The searing account of a war crime and one soldier’s heroic efforts to bring the perpetrators to justice
First published in the New Yorker in 1969 and later adapted into an acclaimed film starring Michael J. Fox and Sean Penn, Casualties of War is the shocking true story of the abduction, rape, and murder of a young Vietnamese woman by US soldiers.
Before setting out on a five-day reconnaissance mission in the Central Highlands of South Vietnam, Sergeant Tony Meserve told the four men under his command that their first objective would be to kidnap a girl and bring her along “for the morale of the squad.” At the end of the mission, Meserve said, they would kill their victim and dispose of the body to avoid prosecution for abduction and rape—capital crimes in the Uniform Code of Military Justice.
Private First Class Sven Eriksson was the only member of the patrol who refused to participate in the atrocity. Haunted by his inability to save the young woman’s life, he vowed to see Meserve and the others convicted of their crimes. Faced with the cynical indifference of his commanding officers and outright hostility from his fellow infantrymen, Eriksson had the tenacity to persevere. He went on to serve as the government’s chief witness in four courts-martial related to the infamous Incident on Hill 192.
A masterpiece of contemporary journalism, Casualties of War is a clear-eyed, powerfully affecting portrait of the horrors of warfare and the true meaning of courage.

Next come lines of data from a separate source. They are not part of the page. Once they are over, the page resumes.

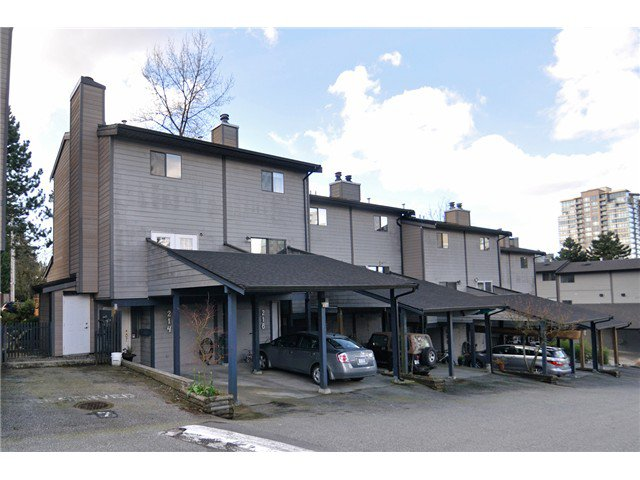Main Photo: 222 BALMORAL PL in Port Moody: North Shore Pt Moody Townhouse for sale : MLS®# V1001196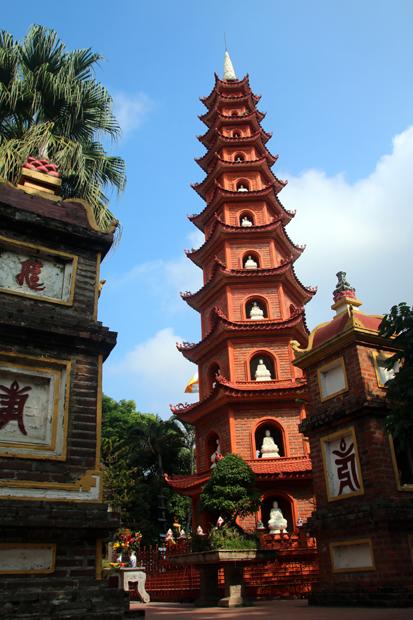 Tran Quoc-Pagode Westsee Hanoi Vietnam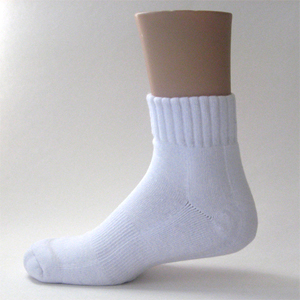 Discover Nike men's socks, engineered for optimal comfort in all levels of activity. Whether you're looking for everyday socks or sport-specific pairs, men's socks by Nike provide the extra layer of comfort for your unique preferences.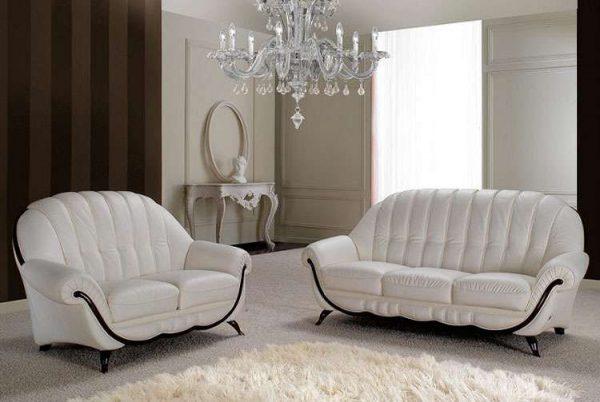 интерьер гостиной в светлых тонах с диванами белыми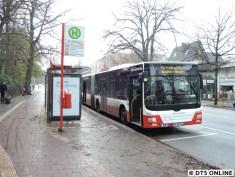 Heute schneite es dann erstmals diesen Herbst in Hamburg. Hier ein MAN-Gelenkbus zum Flughafen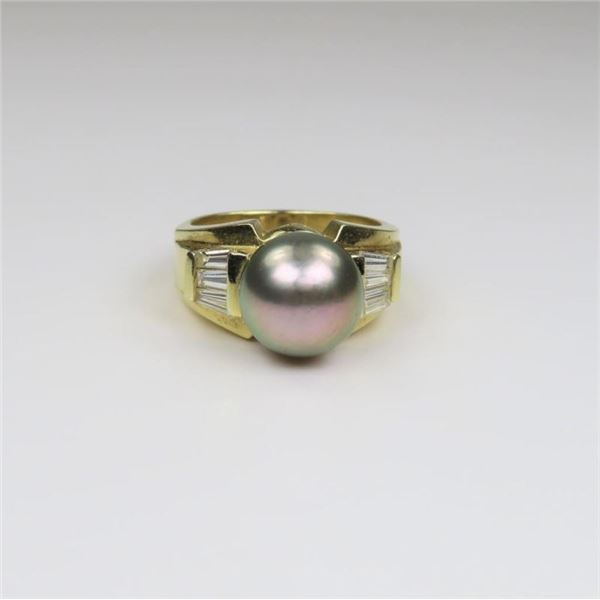 Sophisticated Extra Fine Black Pearl and Diamond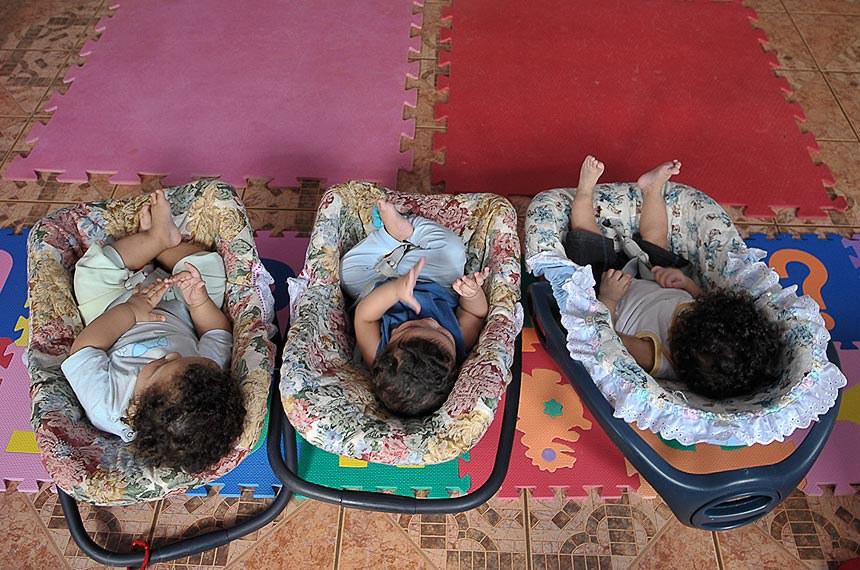 Bebês acolhidos pelo Lar da Criança Padre Cícero, instituição localizada em Brasília (DF)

Daniel Lang (1913–1981) was an award-winning journalist and author. He was a staff writer for the New Yorker for forty years, covering World War II in North Africa, Italy, and France. After the war he reported extensively on nuclear weapons and the morality of military science, and his articles were collected into several books, beginning with Early Tales of the Atomic Age. Casualties of War, the account of the brutal rape and murder of a South Vietnamese girl by US soldiers and the obstacles Private First Class Sven Eriksson faced in bringing his platoon mates to justice, won a Hillman Prize and was adapted into a Brian De Palma film of the same name. In addition to his journalistic work, Lang wrote poetry, children’s literature, and the libretto for an opera, Minutes to Midnight.